BA: Everyone in the house?
Me: Me and Dad?
Me: What if you don’t want to obey those rules?
BA: You can ask if you can change the rules.
Me: Who would you ask?
BA: It depends on who is in a good mood.
Me: Young Statesman, what are your thoughts? What if you don’t want to obey the rules? Do you only lose the constraint?
YS: You lose the protection that the rules provide you.
Me: What does that make you?
YS: An outlaw. Fair game.
Me: So, BA, what would you think if we said, “Great. You don’t want the constraints or the protection of the rules, there are more of us, we’re going to take your stuff!”
BA: I’d be like, “That was a bad choice. I take that back.”
Me: So you think those are good rules.
Me: Are they rules you’ll take with you into adulthood?
BA: I think so.
Me: What if you met someone who didn’t obey those rules?
BA: I would be quite upset.
Me: What would you call that person?
BA: A thief.
Me: Are you free to leave the family?
YS: Yes. I’m not going to.
Me: So you’re here voluntarily?
Me: How can that be? What recourse do you have? Isn’t it dangerous just to leave?
YS: You would help me find a good home that suited me better.
Me: That’s true. That’s a big part of being a member of this family. You are free to go. Your father and I both agree on that point. He is free to leave, I am free to leave, you are free to leave, your brother is free to leave. How do you think it impacts our parenting to know that we have agreed that you can walk away–right now–and not look back?
YS: It makes you think about your actions and consequences.
Me: Does that make us perfect parents?
Me: Why don’t you leave?
YS: Because I love you all and you are my family.
Me: What if we were oppressive?
YS: You aren’t so how would I know what I would do?
Me: So if we were prone to being oppressive we wouldn’t give you the option to walk away.
YS: Right. If you’re going to be oppressive you aren’t going to give the kid the option to safely walk away.
Me: But you’re given the right to walk away when you’re eighteen, right? Earlier if you become an emancipated minor. So eventually everyone has the right to rid themselves of relationships they find abusive or broken. We’ve just given it to you earlier. Why would we do that?
YS: Because you want to be respectful of me.
Me: It also keeps us honest. Knowing that you can leave us. It levels the field. What if I couldn’t leave my marriage to your father?
YS: That would make you a slave and he could do anything.
Me: Would that be healthy?
YS: No. You couldn’t do anything. You would have no power.

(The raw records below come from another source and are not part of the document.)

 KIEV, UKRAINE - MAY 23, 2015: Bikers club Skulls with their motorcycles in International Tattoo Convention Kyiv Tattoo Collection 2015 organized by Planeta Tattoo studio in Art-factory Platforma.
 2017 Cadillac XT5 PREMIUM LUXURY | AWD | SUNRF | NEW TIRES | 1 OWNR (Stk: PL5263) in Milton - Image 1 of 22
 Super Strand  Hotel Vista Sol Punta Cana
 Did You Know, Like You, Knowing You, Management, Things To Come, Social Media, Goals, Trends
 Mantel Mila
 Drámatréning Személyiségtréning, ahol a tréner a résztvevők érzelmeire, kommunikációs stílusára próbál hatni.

Me: There has to be balance. We decided early on that our relationships had to be balanced. You had to have the right to leave. Your father and I agreed to that with one another. That’s our agreement. If one of us refuses to make leaving the family a safe option for a child, the other is the fail safe. They will guarantee your safe departure and survival until you are old enough to make it on your own. Are there other adults who would assist you if your dad and I suddenly lost it?
Me: Miss Katy, Miss Alison, Miss Karen, Mr. Jamie, The Whites, Scott. Would they help you?

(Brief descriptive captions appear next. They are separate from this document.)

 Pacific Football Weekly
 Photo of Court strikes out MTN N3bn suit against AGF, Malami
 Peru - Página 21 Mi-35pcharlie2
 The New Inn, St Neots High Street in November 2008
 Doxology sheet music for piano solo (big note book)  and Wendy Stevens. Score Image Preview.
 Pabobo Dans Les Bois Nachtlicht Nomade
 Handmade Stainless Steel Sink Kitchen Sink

YS: Yes, they would. But I’m not leaving.
We have this conversation about every six months. Just so he knows his father and I remain bound by this rule. We check in. They know the rules of our union as a family and they know that removing themselves safely is an option guaranteed to them as members of this family. Particularly as they become young adults with all that adulthood brings with it, I think having the option to walk away is fundamental.